A violation at one dorm does not reflect poorly on all the other dorms. Parents will not pressure their kids to live off campus in the wake of a dorm incident, they will simply tell them to choose a different dorm. Fraternities, on the other hand, face serious stereotypes that we must combat on a regular basis. We form an important part of the MIT community and provide a great deal of benefits to campus as a whole — something most people outside of MIT don’t appreciate. A fraternity that fulfills the stereotype reflects poorly on the rest and results in people making false assumptions about Greek life at MIT, something that can only harm everyone involved.
Finally, I don’t think David realizes how important self-governance is to fraternity life. One of the most important aspects of fraternities is the ability to be entirely self-defined. You choose who your neighbors are, how your living space is arranged — almost every aspect of your life down to the rules that govern you are entirely self created. This is something that most floors, let alone dorms, just don’t have. Dorm residents don’t have the final voice in who they live with and how their living space is organized. Worst of all, the rules that define what dorms can and cannot do are, for the most part, established by outside entities.
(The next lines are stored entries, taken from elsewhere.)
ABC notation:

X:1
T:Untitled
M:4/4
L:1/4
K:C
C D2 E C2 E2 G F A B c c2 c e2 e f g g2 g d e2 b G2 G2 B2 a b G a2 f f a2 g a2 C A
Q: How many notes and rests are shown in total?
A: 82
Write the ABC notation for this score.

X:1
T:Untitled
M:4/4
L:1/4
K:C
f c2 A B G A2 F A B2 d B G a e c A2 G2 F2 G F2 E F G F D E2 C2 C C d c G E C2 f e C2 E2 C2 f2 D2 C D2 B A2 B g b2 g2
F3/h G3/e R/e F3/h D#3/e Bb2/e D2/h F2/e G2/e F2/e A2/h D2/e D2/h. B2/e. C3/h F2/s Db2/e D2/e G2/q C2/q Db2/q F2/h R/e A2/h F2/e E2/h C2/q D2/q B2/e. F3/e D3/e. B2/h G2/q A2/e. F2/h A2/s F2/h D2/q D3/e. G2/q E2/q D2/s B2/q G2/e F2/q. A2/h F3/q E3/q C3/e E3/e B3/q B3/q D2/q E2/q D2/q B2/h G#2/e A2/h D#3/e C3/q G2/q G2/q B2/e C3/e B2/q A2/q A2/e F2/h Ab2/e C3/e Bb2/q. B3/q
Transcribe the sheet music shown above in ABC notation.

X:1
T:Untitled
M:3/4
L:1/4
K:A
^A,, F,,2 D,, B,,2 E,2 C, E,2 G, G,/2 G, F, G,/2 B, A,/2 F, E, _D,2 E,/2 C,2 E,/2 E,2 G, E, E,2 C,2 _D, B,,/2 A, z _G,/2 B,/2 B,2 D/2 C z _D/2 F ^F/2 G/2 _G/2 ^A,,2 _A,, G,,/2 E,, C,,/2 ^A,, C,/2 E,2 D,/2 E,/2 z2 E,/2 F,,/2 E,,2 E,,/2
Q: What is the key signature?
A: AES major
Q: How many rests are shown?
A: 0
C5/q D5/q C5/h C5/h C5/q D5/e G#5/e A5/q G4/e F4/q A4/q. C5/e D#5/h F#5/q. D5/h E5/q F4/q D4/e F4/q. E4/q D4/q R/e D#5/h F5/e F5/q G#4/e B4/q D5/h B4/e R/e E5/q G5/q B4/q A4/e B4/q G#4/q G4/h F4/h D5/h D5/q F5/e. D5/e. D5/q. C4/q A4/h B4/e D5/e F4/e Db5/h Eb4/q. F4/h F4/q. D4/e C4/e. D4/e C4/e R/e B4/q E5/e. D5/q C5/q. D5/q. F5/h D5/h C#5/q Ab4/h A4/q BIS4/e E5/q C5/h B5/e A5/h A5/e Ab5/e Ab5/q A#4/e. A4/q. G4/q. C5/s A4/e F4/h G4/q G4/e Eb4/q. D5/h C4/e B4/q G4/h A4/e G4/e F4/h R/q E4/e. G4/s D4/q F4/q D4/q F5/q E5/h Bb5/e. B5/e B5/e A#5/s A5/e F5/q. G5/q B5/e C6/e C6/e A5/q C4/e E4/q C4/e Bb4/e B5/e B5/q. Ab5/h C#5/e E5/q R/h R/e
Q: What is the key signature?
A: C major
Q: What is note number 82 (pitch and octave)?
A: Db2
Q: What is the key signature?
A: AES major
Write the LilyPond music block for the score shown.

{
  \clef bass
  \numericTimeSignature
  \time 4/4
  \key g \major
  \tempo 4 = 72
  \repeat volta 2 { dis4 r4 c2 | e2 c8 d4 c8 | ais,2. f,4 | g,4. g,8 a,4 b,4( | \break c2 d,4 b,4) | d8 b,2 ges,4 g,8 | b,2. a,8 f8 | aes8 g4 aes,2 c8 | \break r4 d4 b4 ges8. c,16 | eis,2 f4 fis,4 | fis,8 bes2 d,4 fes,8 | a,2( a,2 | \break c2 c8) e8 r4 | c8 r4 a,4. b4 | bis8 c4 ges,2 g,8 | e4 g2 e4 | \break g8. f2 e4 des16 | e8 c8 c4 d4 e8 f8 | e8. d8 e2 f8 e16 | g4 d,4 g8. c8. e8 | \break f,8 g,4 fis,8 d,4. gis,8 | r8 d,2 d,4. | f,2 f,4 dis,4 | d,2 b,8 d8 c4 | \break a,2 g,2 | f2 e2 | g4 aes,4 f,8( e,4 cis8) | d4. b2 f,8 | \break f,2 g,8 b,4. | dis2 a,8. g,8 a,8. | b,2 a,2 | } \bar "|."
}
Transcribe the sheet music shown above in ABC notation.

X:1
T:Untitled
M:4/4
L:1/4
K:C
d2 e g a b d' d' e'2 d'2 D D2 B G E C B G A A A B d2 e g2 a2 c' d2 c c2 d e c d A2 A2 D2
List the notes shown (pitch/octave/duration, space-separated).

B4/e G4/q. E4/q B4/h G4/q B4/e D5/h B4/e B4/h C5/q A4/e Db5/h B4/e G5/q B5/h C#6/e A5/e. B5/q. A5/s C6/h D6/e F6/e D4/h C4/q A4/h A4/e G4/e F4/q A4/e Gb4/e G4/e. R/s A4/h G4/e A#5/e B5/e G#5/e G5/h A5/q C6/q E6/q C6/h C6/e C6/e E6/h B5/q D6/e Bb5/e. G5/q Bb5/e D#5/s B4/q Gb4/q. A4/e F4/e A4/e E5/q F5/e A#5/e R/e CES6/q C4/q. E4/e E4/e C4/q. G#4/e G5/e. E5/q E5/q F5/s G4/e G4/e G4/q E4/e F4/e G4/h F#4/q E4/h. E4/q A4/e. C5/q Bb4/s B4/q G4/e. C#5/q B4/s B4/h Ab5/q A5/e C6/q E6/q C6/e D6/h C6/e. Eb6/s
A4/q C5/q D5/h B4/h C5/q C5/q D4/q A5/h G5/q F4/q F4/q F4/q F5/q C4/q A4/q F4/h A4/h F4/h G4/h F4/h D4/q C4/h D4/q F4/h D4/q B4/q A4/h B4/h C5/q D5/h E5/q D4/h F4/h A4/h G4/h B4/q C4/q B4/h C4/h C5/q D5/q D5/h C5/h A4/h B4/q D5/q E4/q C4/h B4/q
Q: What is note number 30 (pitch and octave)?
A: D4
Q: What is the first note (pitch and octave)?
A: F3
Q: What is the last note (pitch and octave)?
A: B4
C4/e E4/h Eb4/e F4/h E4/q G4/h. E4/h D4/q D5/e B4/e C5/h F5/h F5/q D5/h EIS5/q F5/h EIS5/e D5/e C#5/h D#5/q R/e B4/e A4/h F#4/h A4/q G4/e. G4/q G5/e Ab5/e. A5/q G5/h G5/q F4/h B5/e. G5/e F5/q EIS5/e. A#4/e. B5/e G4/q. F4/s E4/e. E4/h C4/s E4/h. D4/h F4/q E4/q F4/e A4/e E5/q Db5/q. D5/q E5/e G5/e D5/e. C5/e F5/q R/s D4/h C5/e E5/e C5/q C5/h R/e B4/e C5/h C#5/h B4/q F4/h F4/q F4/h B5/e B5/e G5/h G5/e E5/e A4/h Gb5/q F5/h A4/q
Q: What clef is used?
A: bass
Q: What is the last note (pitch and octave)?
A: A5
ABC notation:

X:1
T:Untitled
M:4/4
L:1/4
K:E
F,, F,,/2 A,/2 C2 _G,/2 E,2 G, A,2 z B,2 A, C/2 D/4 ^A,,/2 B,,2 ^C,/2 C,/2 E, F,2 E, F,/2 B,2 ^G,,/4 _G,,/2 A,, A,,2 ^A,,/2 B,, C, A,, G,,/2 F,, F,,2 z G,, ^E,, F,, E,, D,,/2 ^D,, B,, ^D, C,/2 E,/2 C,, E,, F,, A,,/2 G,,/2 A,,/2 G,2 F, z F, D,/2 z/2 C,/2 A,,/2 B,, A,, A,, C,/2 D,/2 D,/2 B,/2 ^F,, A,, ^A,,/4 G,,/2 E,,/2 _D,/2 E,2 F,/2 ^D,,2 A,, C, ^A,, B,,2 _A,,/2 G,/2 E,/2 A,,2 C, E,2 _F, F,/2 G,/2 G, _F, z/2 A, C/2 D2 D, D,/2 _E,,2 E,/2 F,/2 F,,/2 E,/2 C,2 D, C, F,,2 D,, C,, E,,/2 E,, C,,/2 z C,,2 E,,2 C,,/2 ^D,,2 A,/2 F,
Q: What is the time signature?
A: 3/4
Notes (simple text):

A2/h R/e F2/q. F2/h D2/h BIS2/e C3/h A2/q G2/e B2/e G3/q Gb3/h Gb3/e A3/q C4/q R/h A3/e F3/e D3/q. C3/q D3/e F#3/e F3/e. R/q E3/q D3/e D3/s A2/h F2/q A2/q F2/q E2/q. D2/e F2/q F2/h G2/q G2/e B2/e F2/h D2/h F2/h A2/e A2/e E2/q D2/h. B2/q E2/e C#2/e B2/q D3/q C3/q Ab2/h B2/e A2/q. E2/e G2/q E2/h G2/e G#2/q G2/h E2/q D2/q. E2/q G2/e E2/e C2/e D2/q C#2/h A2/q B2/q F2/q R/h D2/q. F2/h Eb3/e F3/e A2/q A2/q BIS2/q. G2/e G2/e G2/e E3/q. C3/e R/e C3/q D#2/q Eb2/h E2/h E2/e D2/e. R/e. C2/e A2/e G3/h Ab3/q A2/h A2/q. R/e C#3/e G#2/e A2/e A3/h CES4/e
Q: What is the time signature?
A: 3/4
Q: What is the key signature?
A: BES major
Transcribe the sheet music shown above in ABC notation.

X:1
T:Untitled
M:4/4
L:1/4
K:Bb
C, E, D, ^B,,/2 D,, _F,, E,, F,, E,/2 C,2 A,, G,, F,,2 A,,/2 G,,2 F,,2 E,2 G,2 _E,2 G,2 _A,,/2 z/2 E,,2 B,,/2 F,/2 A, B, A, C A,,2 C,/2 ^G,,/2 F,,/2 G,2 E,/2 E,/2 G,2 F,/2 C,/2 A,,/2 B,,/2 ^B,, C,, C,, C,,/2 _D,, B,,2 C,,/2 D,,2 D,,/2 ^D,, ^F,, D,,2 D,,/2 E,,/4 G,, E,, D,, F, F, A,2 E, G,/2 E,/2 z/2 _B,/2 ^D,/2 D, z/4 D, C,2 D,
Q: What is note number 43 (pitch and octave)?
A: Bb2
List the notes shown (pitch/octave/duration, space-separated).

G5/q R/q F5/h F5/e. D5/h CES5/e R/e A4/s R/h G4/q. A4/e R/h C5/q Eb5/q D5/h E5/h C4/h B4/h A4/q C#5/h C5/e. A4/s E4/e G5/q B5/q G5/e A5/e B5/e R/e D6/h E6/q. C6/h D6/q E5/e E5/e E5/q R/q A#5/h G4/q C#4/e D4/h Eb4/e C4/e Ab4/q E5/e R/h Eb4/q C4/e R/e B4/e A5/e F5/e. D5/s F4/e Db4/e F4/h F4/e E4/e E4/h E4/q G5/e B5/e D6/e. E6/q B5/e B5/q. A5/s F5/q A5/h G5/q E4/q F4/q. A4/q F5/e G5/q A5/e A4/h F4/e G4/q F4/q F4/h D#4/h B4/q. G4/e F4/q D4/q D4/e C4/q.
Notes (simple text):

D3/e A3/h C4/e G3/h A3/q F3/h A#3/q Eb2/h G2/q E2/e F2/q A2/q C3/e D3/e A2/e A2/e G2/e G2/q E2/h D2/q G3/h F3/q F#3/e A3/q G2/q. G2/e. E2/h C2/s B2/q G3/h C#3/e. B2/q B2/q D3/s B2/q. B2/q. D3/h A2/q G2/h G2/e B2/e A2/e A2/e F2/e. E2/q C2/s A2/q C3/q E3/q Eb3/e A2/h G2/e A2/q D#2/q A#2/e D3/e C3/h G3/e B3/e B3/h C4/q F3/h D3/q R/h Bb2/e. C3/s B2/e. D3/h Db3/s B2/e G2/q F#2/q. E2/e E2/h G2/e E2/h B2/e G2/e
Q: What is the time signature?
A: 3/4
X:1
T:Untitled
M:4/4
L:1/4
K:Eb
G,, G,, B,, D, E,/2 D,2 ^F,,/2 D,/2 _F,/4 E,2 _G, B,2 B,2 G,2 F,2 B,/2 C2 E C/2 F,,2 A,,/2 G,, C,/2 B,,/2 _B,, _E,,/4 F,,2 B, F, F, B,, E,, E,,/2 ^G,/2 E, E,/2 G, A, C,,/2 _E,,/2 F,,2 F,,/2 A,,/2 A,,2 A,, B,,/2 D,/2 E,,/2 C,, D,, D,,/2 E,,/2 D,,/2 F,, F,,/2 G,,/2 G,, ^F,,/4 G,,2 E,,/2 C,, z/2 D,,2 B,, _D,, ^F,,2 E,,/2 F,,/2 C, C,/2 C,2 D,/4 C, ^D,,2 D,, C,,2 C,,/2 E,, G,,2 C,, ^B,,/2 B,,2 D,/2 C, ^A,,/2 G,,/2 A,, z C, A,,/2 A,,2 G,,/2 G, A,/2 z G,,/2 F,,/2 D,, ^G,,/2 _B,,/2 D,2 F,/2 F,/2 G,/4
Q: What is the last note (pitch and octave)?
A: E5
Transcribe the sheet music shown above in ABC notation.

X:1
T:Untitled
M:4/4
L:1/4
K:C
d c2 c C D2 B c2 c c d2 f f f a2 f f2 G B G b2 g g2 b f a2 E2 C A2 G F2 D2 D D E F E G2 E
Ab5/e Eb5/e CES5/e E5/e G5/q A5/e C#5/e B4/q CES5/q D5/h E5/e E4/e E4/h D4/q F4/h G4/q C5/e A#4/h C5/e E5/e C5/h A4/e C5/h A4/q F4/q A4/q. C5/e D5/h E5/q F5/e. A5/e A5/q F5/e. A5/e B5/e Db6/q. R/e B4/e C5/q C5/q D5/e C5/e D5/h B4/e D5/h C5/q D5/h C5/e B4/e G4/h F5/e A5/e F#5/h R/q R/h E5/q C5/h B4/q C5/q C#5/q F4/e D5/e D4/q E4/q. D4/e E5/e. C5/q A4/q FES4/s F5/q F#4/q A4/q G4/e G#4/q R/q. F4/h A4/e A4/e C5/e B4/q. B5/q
MIT will make the decisions that are best for the administration and not necessarily the students (or fraternities). If you need evidence of that, simply look at the new dining plan. Why should fraternities voluntarily subjugate themselves to that level of control when we are doing well governing ourselves? Giving up your on freedom for theoretical convenience is a slippery slope no one should want to go down, let alone the fraternities who offer a level of responsibility and freedom that most college students don’t until after graduation.
R. Krishna Esteva ’13 is a UA Senator representing Fraternities and a brother at Theta Chi.